Nostalgia: ¿El deseo de regresar o el dolor de recordar lo ausente | S1ngular
Opinión

Nostalgia: ¿El deseo de regresar o el dolor de recordar lo ausente

Recordar es volver a vivir, sufrimos porque no podemos regresar el tiempo a ciertos momentos que nos traen alegría o a ciertos lugares que nos brindaron felicidad. También sucede cuando extrañamos y añoramos estar con ciertas personas pero que por alguna razón, ya no son parte de nuestra vida.

En el libro “Ignorancia” del novelista checo Milan Kundera hay un fragmento sobre el significado de nostalgia: “en griego, regreso se dice nostos. Algos significa sufrimiento.

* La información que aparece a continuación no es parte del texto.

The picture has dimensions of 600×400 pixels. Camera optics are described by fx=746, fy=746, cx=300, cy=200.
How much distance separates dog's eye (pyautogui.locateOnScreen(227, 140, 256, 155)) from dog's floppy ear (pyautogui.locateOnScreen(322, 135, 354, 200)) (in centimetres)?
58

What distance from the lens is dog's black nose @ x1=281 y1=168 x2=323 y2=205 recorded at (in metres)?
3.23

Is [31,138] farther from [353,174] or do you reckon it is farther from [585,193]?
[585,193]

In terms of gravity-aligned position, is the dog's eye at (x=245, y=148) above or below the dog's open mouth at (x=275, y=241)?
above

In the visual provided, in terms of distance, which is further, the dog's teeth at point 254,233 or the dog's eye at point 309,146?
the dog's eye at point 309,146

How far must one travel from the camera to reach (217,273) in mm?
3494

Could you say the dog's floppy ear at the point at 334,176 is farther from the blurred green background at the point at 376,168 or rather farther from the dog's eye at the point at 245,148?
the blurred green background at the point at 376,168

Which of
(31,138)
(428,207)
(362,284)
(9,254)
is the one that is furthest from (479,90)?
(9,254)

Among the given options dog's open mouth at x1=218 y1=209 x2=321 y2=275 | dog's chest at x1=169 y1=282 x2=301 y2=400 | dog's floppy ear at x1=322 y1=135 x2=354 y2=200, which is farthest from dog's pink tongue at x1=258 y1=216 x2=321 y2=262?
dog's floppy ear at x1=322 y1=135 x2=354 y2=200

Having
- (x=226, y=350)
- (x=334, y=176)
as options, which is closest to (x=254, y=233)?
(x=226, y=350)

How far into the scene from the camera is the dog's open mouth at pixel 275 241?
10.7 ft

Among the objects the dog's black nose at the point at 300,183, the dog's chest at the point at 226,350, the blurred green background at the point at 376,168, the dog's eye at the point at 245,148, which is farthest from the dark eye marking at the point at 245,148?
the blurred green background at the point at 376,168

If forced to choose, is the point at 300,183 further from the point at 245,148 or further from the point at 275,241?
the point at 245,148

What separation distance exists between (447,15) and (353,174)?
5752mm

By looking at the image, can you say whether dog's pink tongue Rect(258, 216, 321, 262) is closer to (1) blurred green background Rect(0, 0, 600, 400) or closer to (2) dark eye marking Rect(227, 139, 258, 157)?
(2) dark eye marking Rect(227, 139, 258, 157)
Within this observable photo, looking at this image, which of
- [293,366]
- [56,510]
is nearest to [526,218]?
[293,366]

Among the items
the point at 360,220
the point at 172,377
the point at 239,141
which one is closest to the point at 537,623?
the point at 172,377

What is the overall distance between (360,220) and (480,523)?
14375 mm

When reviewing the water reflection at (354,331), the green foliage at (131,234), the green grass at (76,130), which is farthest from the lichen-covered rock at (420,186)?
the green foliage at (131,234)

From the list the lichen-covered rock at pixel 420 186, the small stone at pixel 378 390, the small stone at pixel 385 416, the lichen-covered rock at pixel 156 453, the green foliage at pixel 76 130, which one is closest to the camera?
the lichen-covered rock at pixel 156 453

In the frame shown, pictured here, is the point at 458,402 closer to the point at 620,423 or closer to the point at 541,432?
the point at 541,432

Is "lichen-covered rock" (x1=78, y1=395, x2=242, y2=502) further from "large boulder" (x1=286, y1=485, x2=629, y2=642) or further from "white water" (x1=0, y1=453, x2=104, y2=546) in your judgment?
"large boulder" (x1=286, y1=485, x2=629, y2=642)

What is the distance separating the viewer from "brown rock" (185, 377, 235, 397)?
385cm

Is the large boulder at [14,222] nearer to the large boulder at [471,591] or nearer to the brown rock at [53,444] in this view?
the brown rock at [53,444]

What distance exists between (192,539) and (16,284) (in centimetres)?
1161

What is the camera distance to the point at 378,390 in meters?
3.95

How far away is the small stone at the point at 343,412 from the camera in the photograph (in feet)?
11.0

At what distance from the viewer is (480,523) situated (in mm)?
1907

La nostalgia es, pues, el sufrimiento causado por el deseo incumplido de regresar… Con frecuencia tan sólo significa la tristeza causada por la imposibilidad de regresar a la propia tierra. En inglés sería homesickness. En español añoranza proviene del verbo añorar, que proviene a su vez del catalán enyorar, derivado del verbo latino ignorare (ignorar, no saber de algo). A la luz de esta etimología, la nostalgia se nos revela como el dolor de la ignorancia. Estás lejos y no sé qué es de ti. Mi país queda lejos, y no sé qué ocurre en él…”

«No te angusties de lo que aún no ha ocurrido y despréndete de lo sucedido».

Hoy, ignorar lo que sucede en otro país es casi imposible. Virtualmente podemos viajar al instante a través de internet y estar conectados con el resto del planeta a través de una pantalla plana, como escribe el periodista estadounidense Thomas Friedman en su libro “The world is flat”.

Ignorar lo que le sucede a la persona amada que ya no es parte de nuestra vida (entiéndase ex) tampoco es posible actualmente gracias a que se puede stalkear muy fácilmente.

Las redes sociales nos permiten saber minuto a minuto lo que el otro piensa a través de sus publicaciones; lo doloroso de esto es saber que sus pensamientos correspondan a alguien que no eres tú, y más si sigues enganchado al recuerdo de lo que quizá fue una relación contigo.

Añoramos los recuerdos que deseamos revivir con esa persona que alguna vez amamos, pero que no regresará.

La nostalgia muchas veces es una daga clavada en la memoria, nos distrae de vivir plenamente nuestro presente. Si aprendemos a viajar en el tiempo sin estacionarnos en etapas ausentes, lograremos ser más desapegados y libres. Quien no perdona padece nostalgia, quien no ama carece de vínculos y quien no sueña ha perdido la esperanza. Para evitar la ansiedad y la melancolía, lo más saludable es saber que lo más valioso que tenemos es “el poder del ahora”, como el título del libro que escribió Eckhart Tolle.

No te angusties de lo que aún no ha ocurrido y despréndete de lo sucedido. El futuro es un libreto que se escribe en el momento y el pasado es una piel vieja que ni las víboras se vuelven a poner.